Roflupram (ROF) is a novel phosphodiesterase 4 inhibitor. We previously found that ROF suppressed the production of pro-inflammatory factors in microglial cells; however, the underlying mechanisms are largely unknown. The present study aimed to elucidate the underlying molecular mechanisms of the anti-neuroinflammatory effects of ROF in lipopolysaccharide (LPS)-activated microglial cells and LPS-challenged mice. Treatment with ROF suppressed LPS-induced expression of interleukin (IL)-6 and tumor necrosis factor (TNF)-α in BV-2 microglia cell line. Immunofluorescence and Western blotting analysis showed that ROF significantly inhibited the activation of microglia, as evidenced by decreased expression of ionized calcium binding adaptor molecule-1 (Iba1). Similar results were obtained in primary cultured microglial cells. ROF induced the phosphorylation of AMP-activated protein kinase (AMPK) and the expression of Sirtuin 1 (Sirt1). Interestingly, the AMPK inhibitor, compound C, blocked the role of ROF in both the phosphorylation of AMPK and the expression of Sirt1 in BV-2 cells stimulated with LPS. More importantly, the Sirt1 inhibitor, EX527, abolished the inhibitory role of ROF on the production of pro-inflammatory factors, and reactivated BV-2 cells. In mice challenged with LPS, ROF improved cognition and decreased the levels of IL-6 and TNF-α in both the cortex and hippocampus. In contrast, EX527 weakened the effects of ROF on cognitive enhancement and reduction of pro-inflammatory factors in the cortex and hippocampus. Furthermore, EX527 blocked the inhibitory role of ROF in the activation of microglial cells in both the hippocampus and cortex. Taken together, our results indicated that ROF attenuated LPS-induced neuroinflammatory responses in microglia, and the AMPK/Sirt1 pathway is essential for the anti-inflammatory effects of ROF.

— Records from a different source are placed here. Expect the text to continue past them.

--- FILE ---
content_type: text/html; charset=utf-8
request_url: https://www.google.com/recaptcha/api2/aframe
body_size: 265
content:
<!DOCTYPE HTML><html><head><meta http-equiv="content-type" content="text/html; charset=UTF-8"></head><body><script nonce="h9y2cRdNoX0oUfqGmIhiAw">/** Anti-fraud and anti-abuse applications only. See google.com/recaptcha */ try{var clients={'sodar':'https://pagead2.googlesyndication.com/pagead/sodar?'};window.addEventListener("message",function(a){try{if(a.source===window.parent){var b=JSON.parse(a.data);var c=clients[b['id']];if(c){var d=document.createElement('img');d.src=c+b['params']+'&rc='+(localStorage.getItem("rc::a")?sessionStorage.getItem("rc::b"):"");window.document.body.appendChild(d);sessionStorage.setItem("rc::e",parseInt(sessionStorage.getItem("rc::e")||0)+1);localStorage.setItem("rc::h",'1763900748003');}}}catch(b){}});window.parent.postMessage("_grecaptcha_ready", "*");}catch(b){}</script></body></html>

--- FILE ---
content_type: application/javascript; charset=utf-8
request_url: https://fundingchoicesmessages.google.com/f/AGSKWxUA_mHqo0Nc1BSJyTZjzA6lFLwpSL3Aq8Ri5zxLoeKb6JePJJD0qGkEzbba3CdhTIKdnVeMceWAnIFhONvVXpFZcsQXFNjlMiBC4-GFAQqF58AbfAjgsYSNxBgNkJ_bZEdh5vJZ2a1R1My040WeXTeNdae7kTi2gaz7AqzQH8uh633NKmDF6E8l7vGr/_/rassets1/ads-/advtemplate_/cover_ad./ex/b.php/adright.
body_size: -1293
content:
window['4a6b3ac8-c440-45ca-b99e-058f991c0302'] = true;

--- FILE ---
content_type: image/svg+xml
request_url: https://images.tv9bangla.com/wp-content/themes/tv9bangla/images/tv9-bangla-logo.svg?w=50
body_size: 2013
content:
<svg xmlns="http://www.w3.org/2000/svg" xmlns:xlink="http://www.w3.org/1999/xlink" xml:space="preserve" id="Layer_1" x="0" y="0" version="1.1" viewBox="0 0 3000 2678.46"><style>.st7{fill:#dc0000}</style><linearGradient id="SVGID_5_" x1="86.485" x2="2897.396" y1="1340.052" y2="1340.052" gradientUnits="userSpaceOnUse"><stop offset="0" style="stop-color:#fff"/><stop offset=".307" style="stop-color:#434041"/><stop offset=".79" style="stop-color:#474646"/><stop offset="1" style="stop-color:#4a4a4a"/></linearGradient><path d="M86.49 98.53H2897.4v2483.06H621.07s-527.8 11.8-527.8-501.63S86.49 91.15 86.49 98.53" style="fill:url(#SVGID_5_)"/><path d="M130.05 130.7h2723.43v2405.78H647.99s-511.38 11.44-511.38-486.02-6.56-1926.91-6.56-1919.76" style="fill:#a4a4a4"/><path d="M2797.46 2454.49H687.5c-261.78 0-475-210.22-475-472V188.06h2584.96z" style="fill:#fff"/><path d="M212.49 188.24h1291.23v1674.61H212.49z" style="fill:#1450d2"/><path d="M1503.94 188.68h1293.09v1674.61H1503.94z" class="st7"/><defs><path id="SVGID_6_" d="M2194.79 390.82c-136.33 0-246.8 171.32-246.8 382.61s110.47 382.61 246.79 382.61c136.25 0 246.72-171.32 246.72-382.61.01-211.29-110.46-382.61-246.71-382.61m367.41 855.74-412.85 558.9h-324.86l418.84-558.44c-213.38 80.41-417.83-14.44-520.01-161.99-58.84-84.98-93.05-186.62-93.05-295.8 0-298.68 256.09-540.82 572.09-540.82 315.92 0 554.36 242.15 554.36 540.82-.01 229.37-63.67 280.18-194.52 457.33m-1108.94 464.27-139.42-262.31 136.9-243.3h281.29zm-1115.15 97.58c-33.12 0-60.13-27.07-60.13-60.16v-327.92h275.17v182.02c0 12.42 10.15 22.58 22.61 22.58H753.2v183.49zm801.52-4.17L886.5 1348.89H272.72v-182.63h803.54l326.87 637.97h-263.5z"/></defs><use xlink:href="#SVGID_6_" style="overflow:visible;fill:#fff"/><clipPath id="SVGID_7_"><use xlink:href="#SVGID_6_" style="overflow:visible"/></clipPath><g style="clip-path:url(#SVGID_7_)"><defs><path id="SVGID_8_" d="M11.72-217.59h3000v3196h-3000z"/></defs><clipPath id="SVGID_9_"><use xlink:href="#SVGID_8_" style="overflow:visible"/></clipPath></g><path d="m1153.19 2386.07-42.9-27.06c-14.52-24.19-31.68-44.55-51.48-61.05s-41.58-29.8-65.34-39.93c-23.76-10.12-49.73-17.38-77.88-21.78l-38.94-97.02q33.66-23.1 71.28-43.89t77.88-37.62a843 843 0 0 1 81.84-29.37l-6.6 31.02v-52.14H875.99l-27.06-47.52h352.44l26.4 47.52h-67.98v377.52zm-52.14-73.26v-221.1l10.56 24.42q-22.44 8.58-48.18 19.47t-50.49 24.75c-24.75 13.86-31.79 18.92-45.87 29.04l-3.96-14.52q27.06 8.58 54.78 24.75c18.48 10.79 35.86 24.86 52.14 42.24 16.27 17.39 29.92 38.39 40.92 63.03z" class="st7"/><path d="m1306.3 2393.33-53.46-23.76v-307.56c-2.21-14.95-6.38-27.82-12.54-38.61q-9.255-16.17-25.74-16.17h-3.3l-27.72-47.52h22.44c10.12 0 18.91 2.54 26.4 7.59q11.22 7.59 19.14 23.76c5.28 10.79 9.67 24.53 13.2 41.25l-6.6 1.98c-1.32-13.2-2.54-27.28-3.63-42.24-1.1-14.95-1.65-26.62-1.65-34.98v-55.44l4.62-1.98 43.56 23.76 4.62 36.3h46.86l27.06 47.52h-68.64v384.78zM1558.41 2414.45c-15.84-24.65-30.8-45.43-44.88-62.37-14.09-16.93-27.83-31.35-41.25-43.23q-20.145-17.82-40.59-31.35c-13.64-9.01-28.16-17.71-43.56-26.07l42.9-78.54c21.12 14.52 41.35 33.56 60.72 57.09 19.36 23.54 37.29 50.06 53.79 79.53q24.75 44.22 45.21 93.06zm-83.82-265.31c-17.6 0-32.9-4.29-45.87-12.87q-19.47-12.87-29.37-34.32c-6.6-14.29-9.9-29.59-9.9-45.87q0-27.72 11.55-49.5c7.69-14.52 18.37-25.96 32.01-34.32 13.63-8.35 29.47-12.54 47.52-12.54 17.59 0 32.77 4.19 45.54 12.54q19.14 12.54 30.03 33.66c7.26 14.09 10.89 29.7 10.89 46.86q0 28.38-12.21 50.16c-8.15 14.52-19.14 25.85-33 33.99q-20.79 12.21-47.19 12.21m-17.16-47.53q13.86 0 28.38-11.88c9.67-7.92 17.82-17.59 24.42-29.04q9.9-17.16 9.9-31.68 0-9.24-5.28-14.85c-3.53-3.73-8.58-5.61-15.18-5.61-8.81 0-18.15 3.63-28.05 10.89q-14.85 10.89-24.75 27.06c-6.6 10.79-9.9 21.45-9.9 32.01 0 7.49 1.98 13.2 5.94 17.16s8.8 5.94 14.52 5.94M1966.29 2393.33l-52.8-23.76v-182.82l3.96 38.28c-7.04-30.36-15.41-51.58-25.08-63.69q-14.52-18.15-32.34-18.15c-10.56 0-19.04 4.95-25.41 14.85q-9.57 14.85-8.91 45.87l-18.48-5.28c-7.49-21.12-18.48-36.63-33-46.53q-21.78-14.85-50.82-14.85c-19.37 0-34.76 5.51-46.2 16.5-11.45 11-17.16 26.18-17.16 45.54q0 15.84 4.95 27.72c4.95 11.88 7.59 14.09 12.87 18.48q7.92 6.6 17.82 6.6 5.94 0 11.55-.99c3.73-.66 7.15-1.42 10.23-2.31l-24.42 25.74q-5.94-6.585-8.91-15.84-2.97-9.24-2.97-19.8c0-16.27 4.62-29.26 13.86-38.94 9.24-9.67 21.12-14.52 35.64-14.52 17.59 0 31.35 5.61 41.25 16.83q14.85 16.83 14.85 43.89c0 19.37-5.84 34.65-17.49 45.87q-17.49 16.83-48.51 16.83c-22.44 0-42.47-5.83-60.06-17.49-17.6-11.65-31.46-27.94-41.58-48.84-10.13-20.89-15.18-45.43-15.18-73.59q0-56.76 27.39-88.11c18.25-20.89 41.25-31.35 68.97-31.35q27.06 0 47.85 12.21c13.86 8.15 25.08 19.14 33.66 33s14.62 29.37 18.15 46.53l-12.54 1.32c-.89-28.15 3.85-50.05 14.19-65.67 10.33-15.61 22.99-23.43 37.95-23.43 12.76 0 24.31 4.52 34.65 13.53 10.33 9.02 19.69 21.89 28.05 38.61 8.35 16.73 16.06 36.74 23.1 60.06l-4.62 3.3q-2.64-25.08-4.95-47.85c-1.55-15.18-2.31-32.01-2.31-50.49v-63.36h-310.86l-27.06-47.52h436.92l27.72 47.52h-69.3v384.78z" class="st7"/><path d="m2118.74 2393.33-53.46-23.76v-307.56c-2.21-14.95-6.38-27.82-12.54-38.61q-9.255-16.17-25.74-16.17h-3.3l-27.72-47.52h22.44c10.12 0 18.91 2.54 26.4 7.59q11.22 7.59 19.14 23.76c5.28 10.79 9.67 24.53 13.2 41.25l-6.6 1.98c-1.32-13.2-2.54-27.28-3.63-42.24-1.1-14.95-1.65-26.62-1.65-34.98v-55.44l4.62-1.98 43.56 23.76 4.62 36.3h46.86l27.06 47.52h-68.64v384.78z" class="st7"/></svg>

Roflupram, a Phosphodiesterase 4 Inhibitior, Suppresses Inflammasome Activation through Autophagy in Microglial Cells

ACS Chem Neurosci 2017 Nov 15;8(11):2381-2392.PMID:28605578DOI:10.1021/acschemneuro.7b00065.

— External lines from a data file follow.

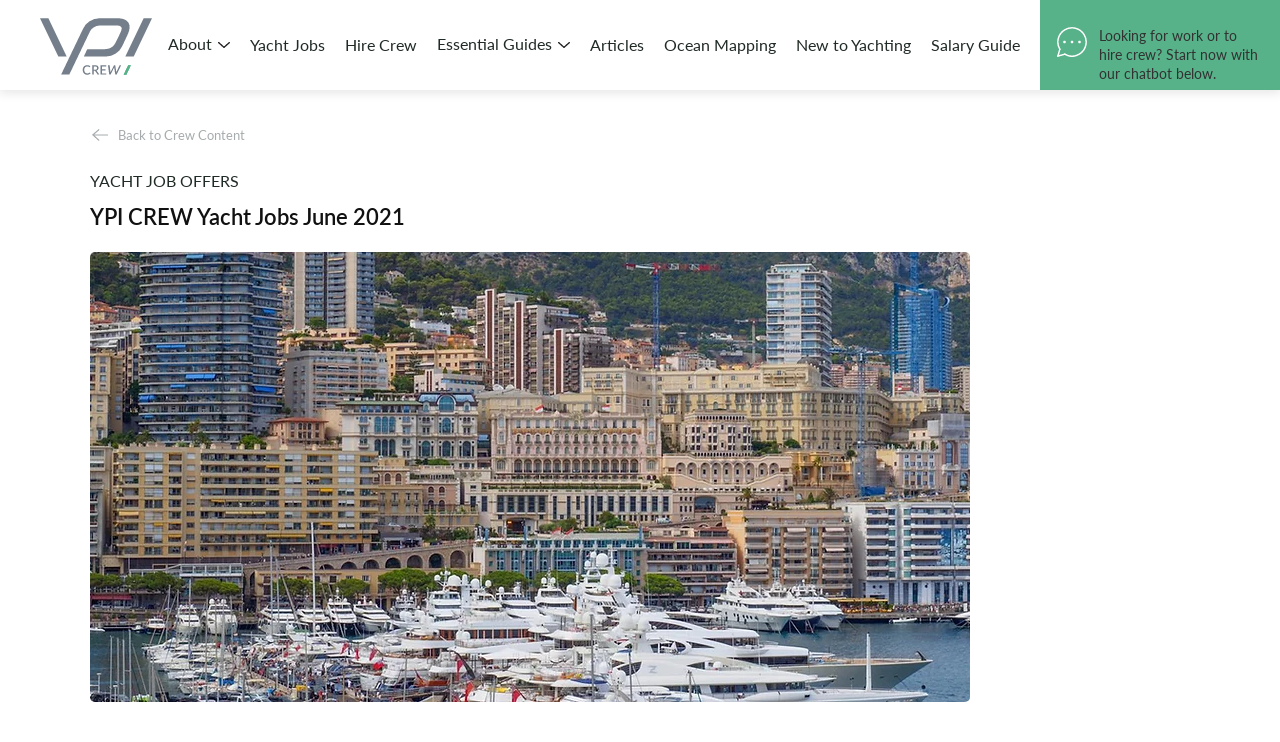

--- FILE ---
content_type: text/css; charset=utf-8
request_url: https://www.ypicrew.com/_serverless/pro-gallery-css-v4-server/layoutCss?ver=2&id=comp-l6au9ipg&items=0_898_506%7C0_1333_747%7C0_898_506&container=2455.96875_1099.984375_426.5_720&options=gallerySizeType:px%7CgallerySizePx:450%7CimageMargin:30%7CisRTL:false%7CgridStyle:1%7CnumberOfImagesPerRow:3%7CgalleryLayout:2%7CtitlePlacement:SHOW_BELOW%7CcubeRatio:1.3333333333333333%7CisVertical:true%7CtextBoxHeight:197
body_size: -162
content:
#pro-gallery-comp-l6au9ipg [data-hook="item-container"][data-idx="0"].gallery-item-container{opacity: 1 !important;display: block !important;transition: opacity .2s ease !important;top: 0px !important;left: 0px !important;right: auto !important;height: 457px !important;width: 346px !important;} #pro-gallery-comp-l6au9ipg [data-hook="item-container"][data-idx="0"] .gallery-item-common-info-outer{height: 197px !important;} #pro-gallery-comp-l6au9ipg [data-hook="item-container"][data-idx="0"] .gallery-item-common-info{height: 197px !important;width: 100% !important;} #pro-gallery-comp-l6au9ipg [data-hook="item-container"][data-idx="0"] .gallery-item-wrapper{width: 346px !important;height: 260px !important;margin: 0 !important;} #pro-gallery-comp-l6au9ipg [data-hook="item-container"][data-idx="0"] .gallery-item-content{width: 346px !important;height: 260px !important;margin: 0px 0px !important;opacity: 1 !important;} #pro-gallery-comp-l6au9ipg [data-hook="item-container"][data-idx="0"] .gallery-item-hover{width: 346px !important;height: 260px !important;opacity: 1 !important;} #pro-gallery-comp-l6au9ipg [data-hook="item-container"][data-idx="0"] .item-hover-flex-container{width: 346px !important;height: 260px !important;margin: 0px 0px !important;opacity: 1 !important;} #pro-gallery-comp-l6au9ipg [data-hook="item-container"][data-idx="0"] .gallery-item-wrapper img{width: 100% !important;height: 100% !important;opacity: 1 !important;} #pro-gallery-comp-l6au9ipg [data-hook="item-container"][data-idx="1"].gallery-item-container{opacity: 1 !important;display: block !important;transition: opacity .2s ease !important;top: 0px !important;left: 376px !important;right: auto !important;height: 457px !important;width: 347px !important;} #pro-gallery-comp-l6au9ipg [data-hook="item-container"][data-idx="1"] .gallery-item-common-info-outer{height: 197px !important;} #pro-gallery-comp-l6au9ipg [data-hook="item-container"][data-idx="1"] .gallery-item-common-info{height: 197px !important;width: 100% !important;} #pro-gallery-comp-l6au9ipg [data-hook="item-container"][data-idx="1"] .gallery-item-wrapper{width: 347px !important;height: 260px !important;margin: 0 !important;} #pro-gallery-comp-l6au9ipg [data-hook="item-container"][data-idx="1"] .gallery-item-content{width: 347px !important;height: 260px !important;margin: 0px 0px !important;opacity: 1 !important;} #pro-gallery-comp-l6au9ipg [data-hook="item-container"][data-idx="1"] .gallery-item-hover{width: 347px !important;height: 260px !important;opacity: 1 !important;} #pro-gallery-comp-l6au9ipg [data-hook="item-container"][data-idx="1"] .item-hover-flex-container{width: 347px !important;height: 260px !important;margin: 0px 0px !important;opacity: 1 !important;} #pro-gallery-comp-l6au9ipg [data-hook="item-container"][data-idx="1"] .gallery-item-wrapper img{width: 100% !important;height: 100% !important;opacity: 1 !important;} #pro-gallery-comp-l6au9ipg [data-hook="item-container"][data-idx="2"].gallery-item-container{opacity: 1 !important;display: block !important;transition: opacity .2s ease !important;top: 0px !important;left: 753px !important;right: auto !important;height: 457px !important;width: 346px !important;} #pro-gallery-comp-l6au9ipg [data-hook="item-container"][data-idx="2"] .gallery-item-common-info-outer{height: 197px !important;} #pro-gallery-comp-l6au9ipg [data-hook="item-container"][data-idx="2"] .gallery-item-common-info{height: 197px !important;width: 100% !important;} #pro-gallery-comp-l6au9ipg [data-hook="item-container"][data-idx="2"] .gallery-item-wrapper{width: 346px !important;height: 260px !important;margin: 0 !important;} #pro-gallery-comp-l6au9ipg [data-hook="item-container"][data-idx="2"] .gallery-item-content{width: 346px !important;height: 260px !important;margin: 0px 0px !important;opacity: 1 !important;} #pro-gallery-comp-l6au9ipg [data-hook="item-container"][data-idx="2"] .gallery-item-hover{width: 346px !important;height: 260px !important;opacity: 1 !important;} #pro-gallery-comp-l6au9ipg [data-hook="item-container"][data-idx="2"] .item-hover-flex-container{width: 346px !important;height: 260px !important;margin: 0px 0px !important;opacity: 1 !important;} #pro-gallery-comp-l6au9ipg [data-hook="item-container"][data-idx="2"] .gallery-item-wrapper img{width: 100% !important;height: 100% !important;opacity: 1 !important;} #pro-gallery-comp-l6au9ipg .pro-gallery-prerender{height:456.5px !important;}#pro-gallery-comp-l6au9ipg {height:456.5px !important; width:1100px !important;}#pro-gallery-comp-l6au9ipg .pro-gallery-margin-container {height:456.5px !important;}#pro-gallery-comp-l6au9ipg .pro-gallery {height:456.5px !important; width:1100px !important;}#pro-gallery-comp-l6au9ipg .pro-gallery-parent-container {height:456.5px !important; width:1129px !important;}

Inhibition of phosphodiesterase 4 (PDE4) suppressed the inflammatory responses in the brain. However, the underlying mechanisms are poorly understood. Roflupram (ROF) is a novel PDE4 inhibitor. In the present study, we found that ROF enhanced the level of microtubule-associated protein 1 light chain 3 II (LC3-II) and decreased p62 in microglial BV-2 cells. Enhanced fluorescent signals were observed in BV-2 cells treated with ROF by Lysotracker red and acridine orange staining. In addition, immunofluorescence indicated a significant increase in punctate LC3. Moreover, β amyloid 25-35 (Aβ25-35) or lipopolysaccharide (LPS) with ATP was used to activate inflammasome. We found that both LPS plus ATP and Aβ25-35 enhanced the conversion of pro-caspase-1 to cleaved-caspase-1 and increased the production of mature IL-1β in BV-2 cells. Interestingly, these effects were blocked by the treatment of ROF. Consistently, knocking down the expression of PDE4B in primary microglial cells led to enhanced level of LC-3 II and decreased activation of inflammasome. What's more, Hoechst staining showed that ROF decreased the apoptosis of neuronal N2a cells in conditioned media from microglia. Our data also showed that ROF dose-dependently enhanced autophagy, reduced the activation of inflammasome and suppressed the production of IL-1β in mice injected with LPS. These effects were reversed by inhibition of microglial autophagy. These results put together demonstrate that ROF inhibits inflammasome activities and reduces the release of IL-1β by inducing autophagy. Therefore, ROF could be used as a potential therapeutic compound for the intervention of inflammation-associated diseases in the brain.